As part of National Library Week, we’re highlighting one of our senior student workers, Tyla Parks. Tyla has been with us for her four years at Susquehanna University, working as an Interlibrary Loan and Archives student assistant, and is planning on relaying that work into a Library Science degree next year.
Currently, Tyla is a senior creative writing and publishing & editing double major with a film minor. She is also a writing tutor for the CAS. She is actively involved with the literary community on campus, also. For the Susquehanna Review, she is the co-managing editor and has had pieces published in Rivercraft and Essay Magazine. She is a recent recipient of the prestigious Gary Fincke Prize for Creative Writing. When her time is not spent in the library, she is in her room watching old Hollywood movies with her roommate.
Q: What are your favorite things about working at the library?
A: I really enjoy the people, the community at the library, working with all the staff members and the student library workers are fun too. Being surrounded by books. I’ve worked at the library since the second semester of my freshman year in March. I started in Interlibrary Loan. I still do that now but then I moved to archives assistant. I did an internship at the library my junior year.
Q: What is a little-known fact about the library?
A: Downstairs in the basement there’s the V.I.P. Center. I feel like not a lot of people know. The V.I.P. Center has a book club too. Also, there’s a really huge microfilm and microfiche collection with magazines and journals you can look at. You can use the machine to look through the pages and stuff. That’s a good resource that the library has.
Also, I think the basement of the library is haunted, that’s just me. I work down there in the archives, and I do get a sense that something is watching me, nothing malevolent, it just feels like it’s there. I think the basement is part of the original building so maybe that’s why. It feels like an older entity to me, maybe a professor.

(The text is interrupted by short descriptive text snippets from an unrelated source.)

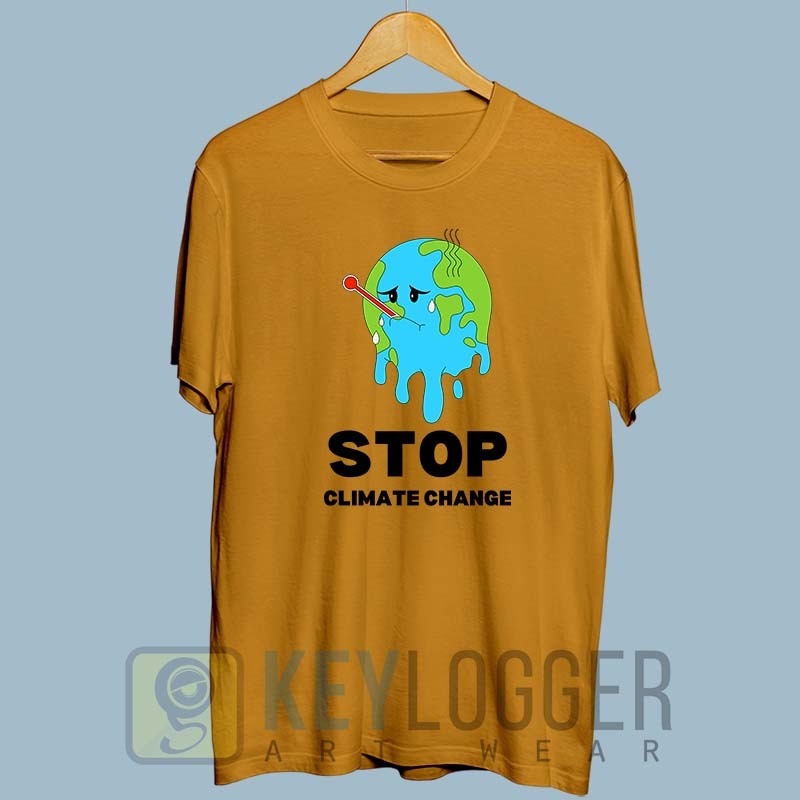 Gambar Produk 8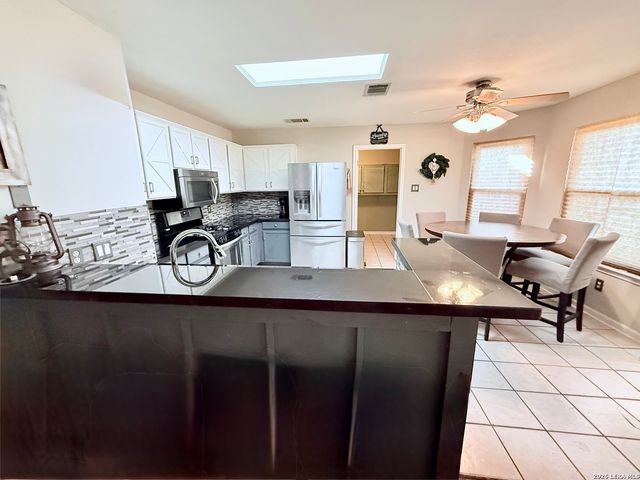 13916 Randalstone, Pflugerville, TX 78660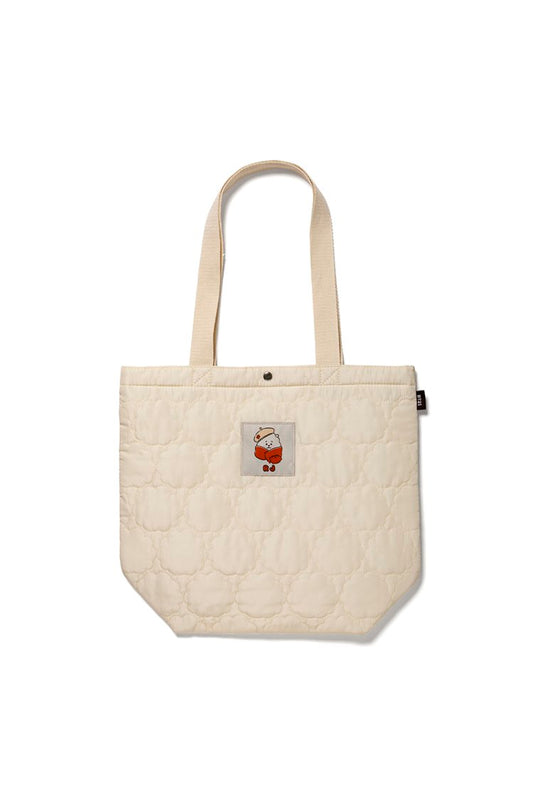 HAPPY BAG WINTER 2025 BT21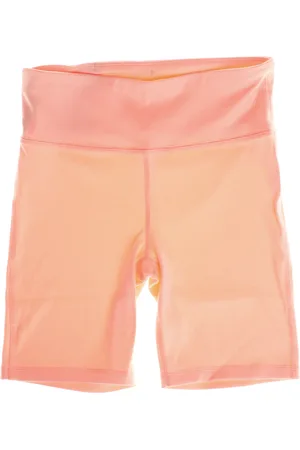 GAP Korte legging 685416 dames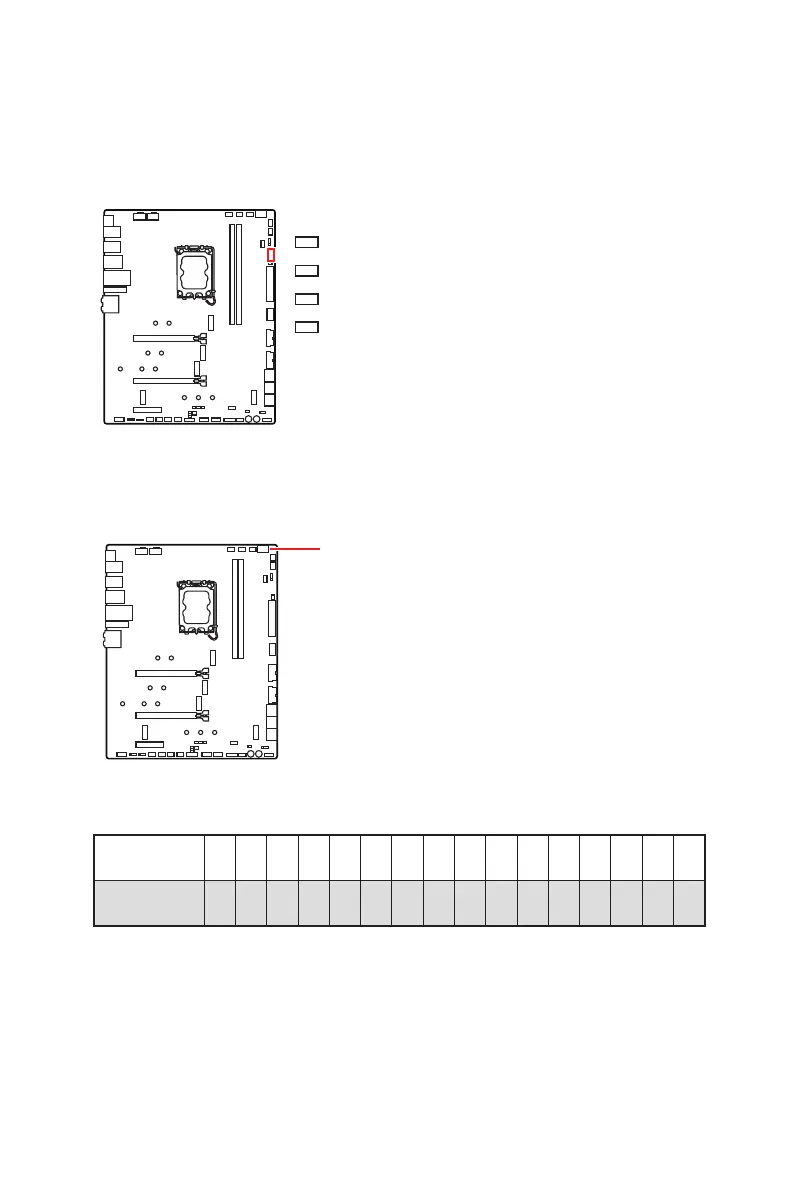Page #388 background image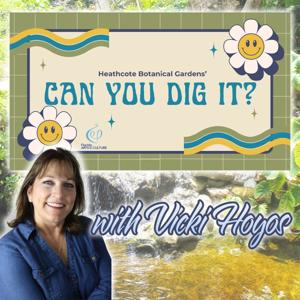 Can You Dig It?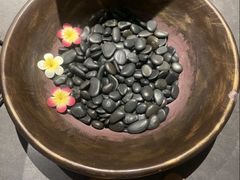 -泰馨玺·正宗泰式按摩SPA(石皮路店)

Q: What is your go-to Scholarly Grounds order?
A: My regular is a yogurt bowl with Greek yogurt, strawberries, granola, coconut flakes, and sometimes a drizzle of honey if I’m feeling it.
Q: Who is your favorite author(s)?
A: I really like Christine Schutt who came to SU last spring. I just like how she plays with language a lot. She’s a fiction writer, but she’s also kind of a poet too. I read her novel Florida and it’s not a novel but a novel at the same time because it has the structure of a story, but it conceals things a little bit. Very lyrical. I really enjoy that because I like puzzles. She’s a recent author I like at the moment. I think my all time favorite author is probably James Baldwin because he was the first writer that I read that made me cry. I like the way he uses language because it hits you in a spot and you really feel it.
Q: Have you been reading anything lately?
A: It comes and goes in waves especially with college stuff. I feel like I’m reading more academic things which kind of diminishes my will to read for leisure. I have just ordered a bunch of interlibrary loan books that I need to read and they’re just sitting on my bedroom floor looking at me, so I’ve got to read those.
Q: What book first inspired you?
A: I read Inkheart by Cornelia Funke. I really enjoyed that book a lot because writing was a central part to it, and it showed me about the power of writing. And I thought, ‘oh, I want to do that!’ That was a book that propelled me.
Q: What got you writing in the first place?
A: There was a dollar store down the street from my house and I went there and got a five subject notebook and a packet of pens. That’s how I started. I was able to escape to my own world through writing. I read a lot as a kid too. I think it’s cool how writing is a release for people, it’s an outlet for words that you might not be able to express through your voice.
Q: What do you enjoy doing in your free time?
A: When I have it! I enjoy crocheting. I also watch a lot of movies, I read. I drink tea. I hang out with my roommate’s cat, Lily.
Q: What do you plan on doing after your graduate?
A: I plan on getting my master’s in library science with an archival concentration. I hope I’ll be able to work either in a museum or another university library, or maybe a historical society and I could do genealogy work. That sounds like fun. Because I did that with my own family history, and I really enjoyed the history behind it.
Q: If you were to tell your past self some advice at the beginning of your college career what would it be?
A: I would probably tell myself to not be afraid to go out into the world. It’s okay to branch out and break out of your shell. It’s a beautiful world out there and there’s nothing to be afraid of.